Can Google Analytics aid your practice’s success? Chris Baker follows up from part one to reveal all.
‘What gets measured, gets managed,’ said Peter Drucker.
Google Analytics is a detailed website analytical package that Google provides free of charge (there is a premium version for a fee) that enables businesses to track web traffic and gain insightful information into what visitors are viewing and for how long.
Google Analytics can tell you which site referred the traffic so you know what online and social activity is delivering. It will tell you which are the popular pages of your site and which could do with a little work. It tells you where people leave your site. Through the use of landing pages it can even make your offline advertising more effective.
How do I get Google Analytics?
To get Google Analytics, you gain a small piece of code that your web developer can add to your website. The homepage will give you headline data such as total number of visitors and average time on the site, and this is really useful.
Other key parts of this section include: new versus returning – who is coming to the site for the first time and who is coming back? Engagement – splits the visitors into the time that they spent on the site. Are they viewing your site on a mobile device? I would expect that your website is optimised for both tablet and smartphone.

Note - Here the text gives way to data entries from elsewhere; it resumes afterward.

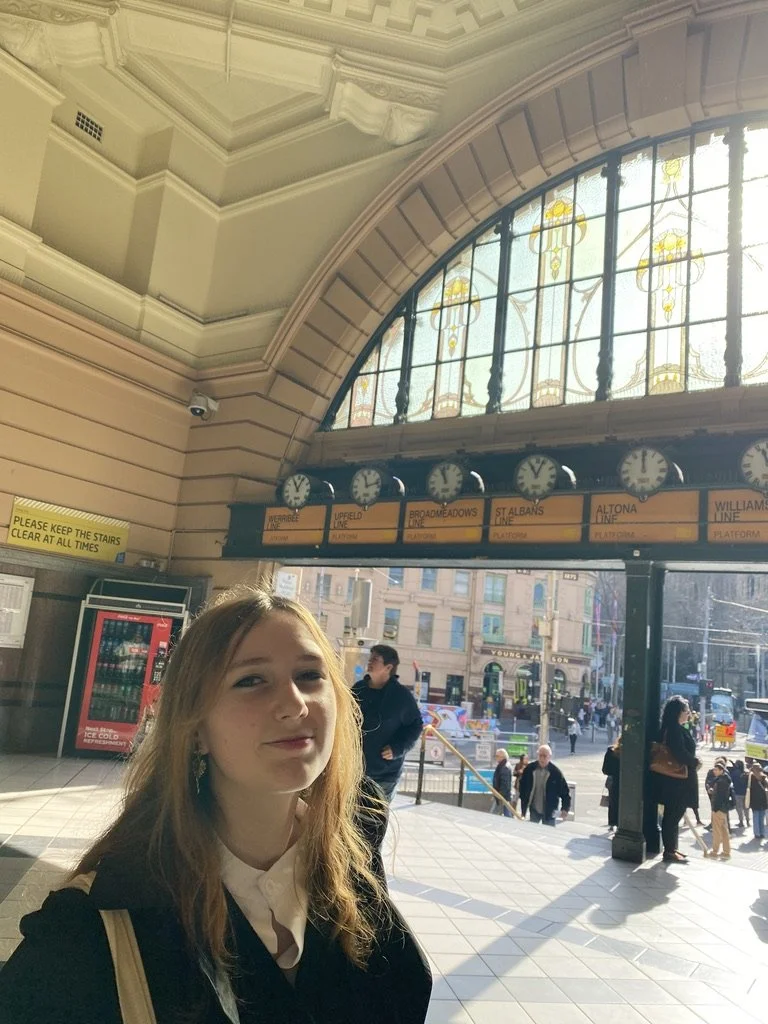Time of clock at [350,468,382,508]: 11:12
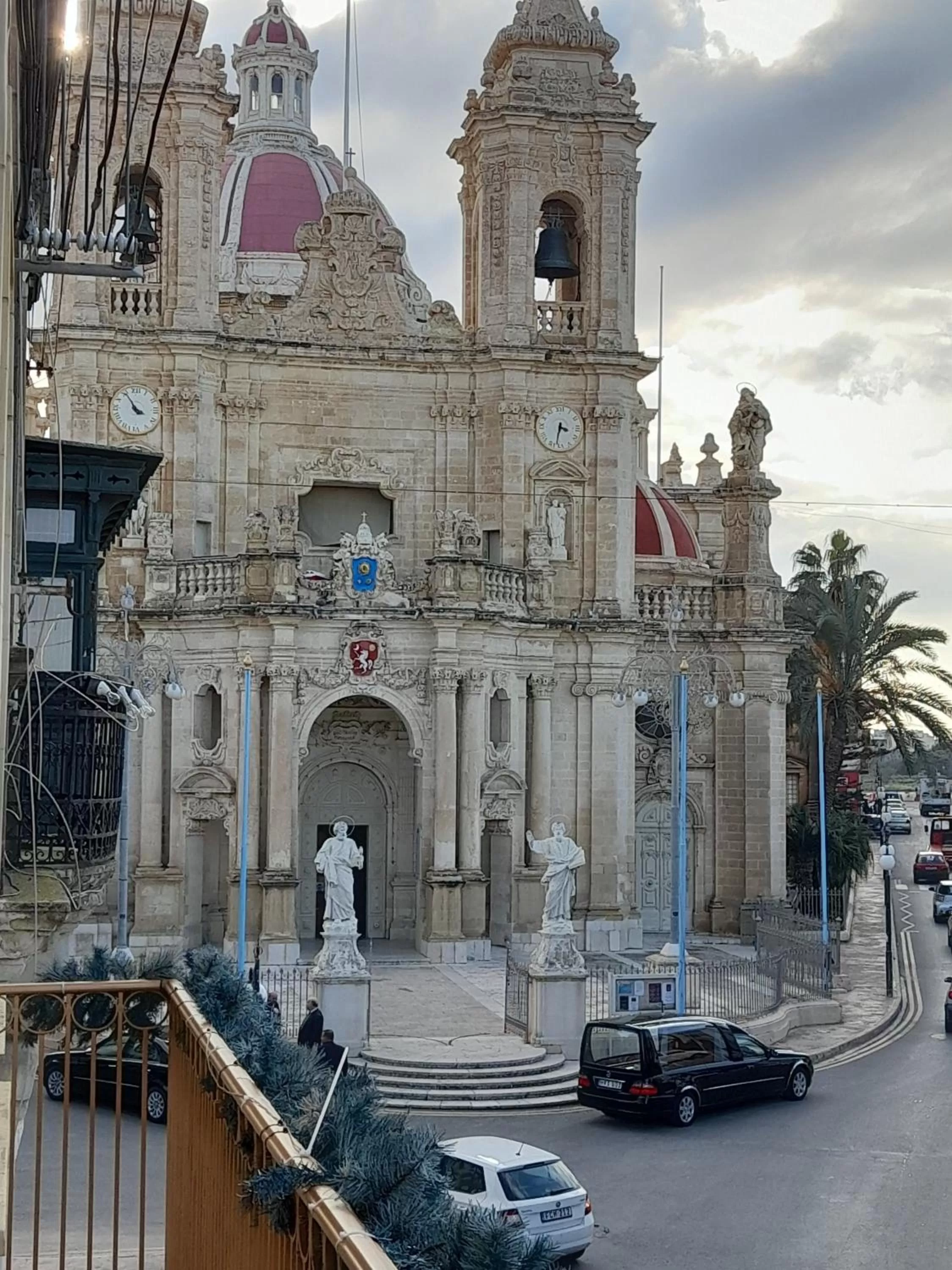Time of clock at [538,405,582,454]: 3:32
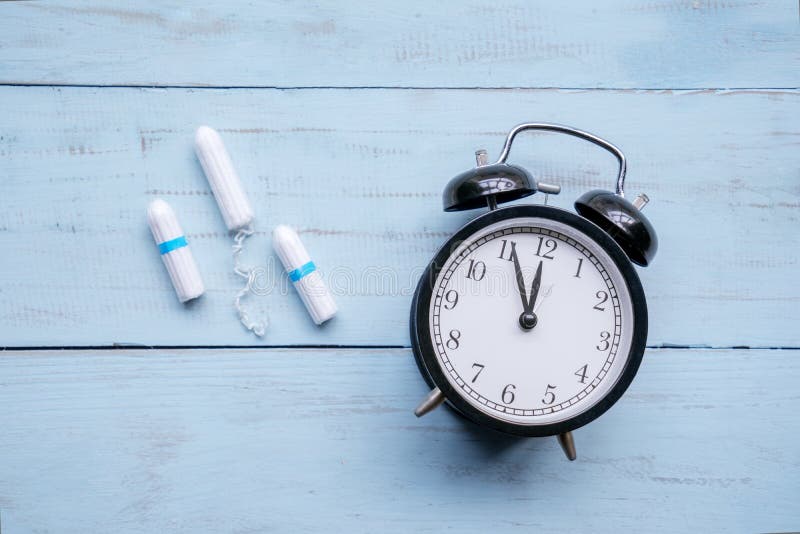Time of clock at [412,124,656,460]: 11:55
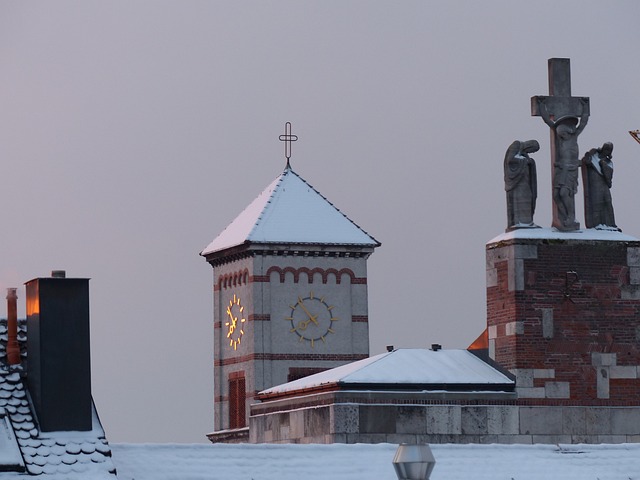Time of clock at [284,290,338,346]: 7:53
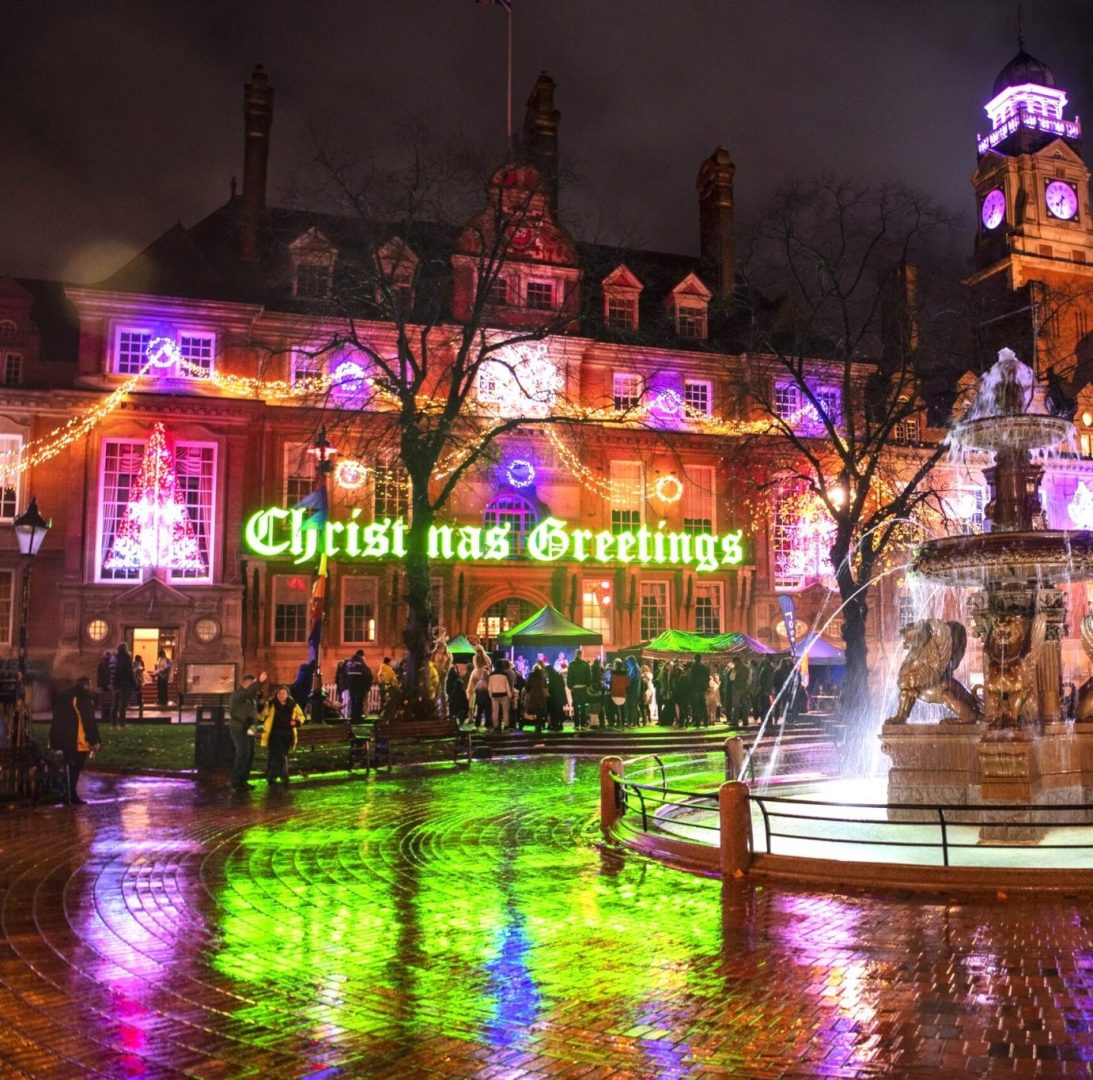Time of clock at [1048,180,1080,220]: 7:31
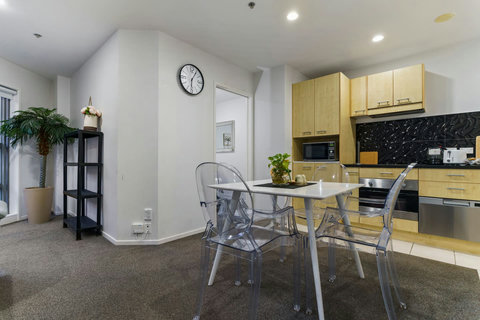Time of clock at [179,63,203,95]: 6:05
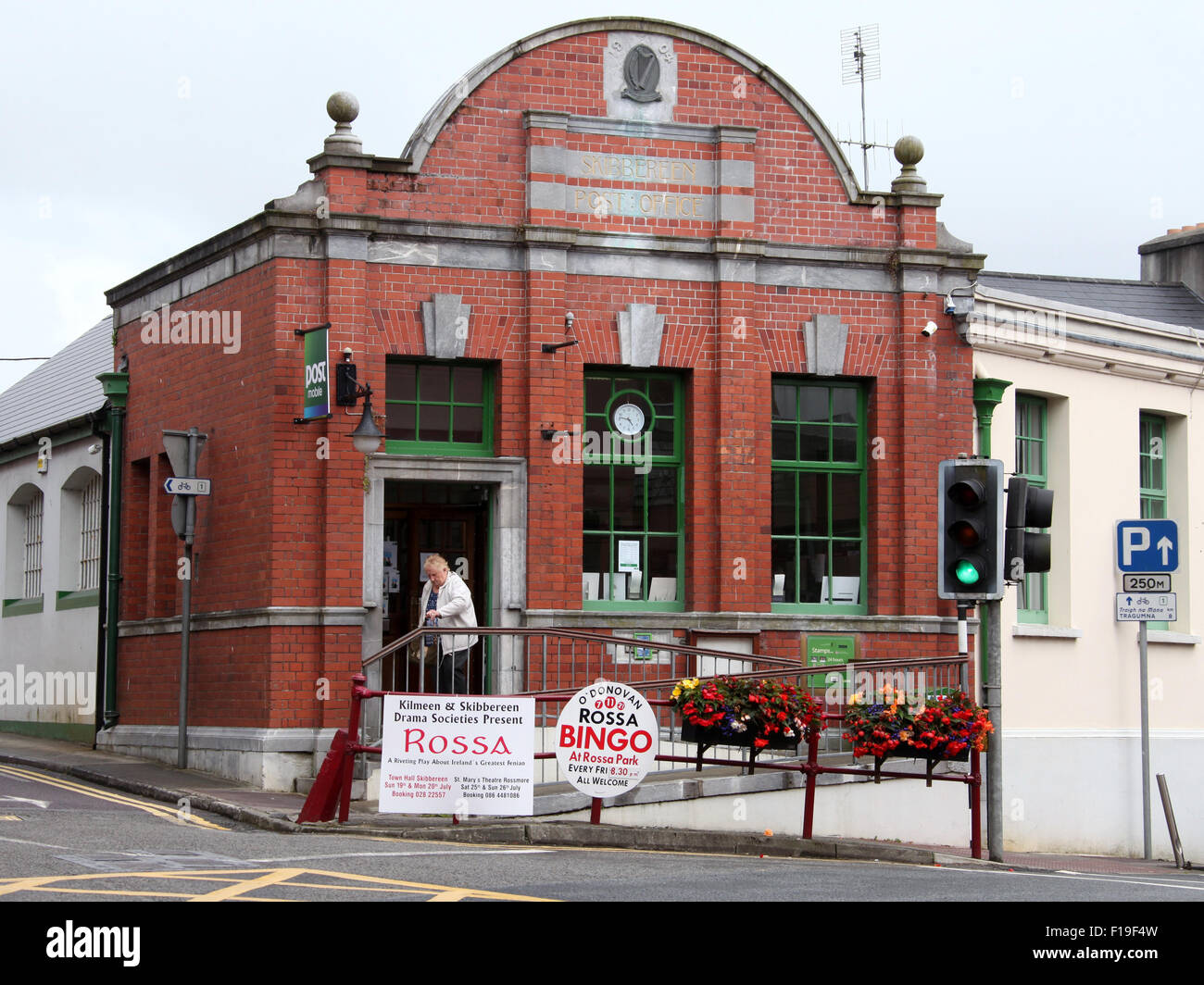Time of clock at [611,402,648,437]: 4:46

However, when viewing a site on a mobile device, many visitors want a different experience – they are just looking for contact details, maps – short
Where is the traffic coming from?
This is vital to know so that you can plan any future marketing more effectively.
- Search traffic – who used Google (or another search engine) to find your website?
- Referral traffic – who clicked through to your website via a link elsewhere?
- Direct traffic – who typed in your website address?
- Campaigns – who clicked on one of your Google pay-per-click (PPC) advertisements?
It also displays the top 10 search terms that people used to find you – pay close attention to these as they are not always what you might expect. If you are doing PPC adverts ensure that they reflect these and even if you aren’t, the text on your homepage needs to reflect the most relevant searches.
What are they reading?
The content overview will give you a breakdown of the pages that they are reading on the site. On a typical site, the homepage will be the best read and next is quite often the price list if you feature one. Ideally, you would like to see the contact page near the top along with any thank you page that may be featured after people email you. This illustrates that people are viewing information and then getting in touch. If the contact page is not in the top five pages visited, I would be concerned that the website is not performing as it should be.
Use analytics often and you can make small and subtle changes to your website that will make a big difference to your bottom line.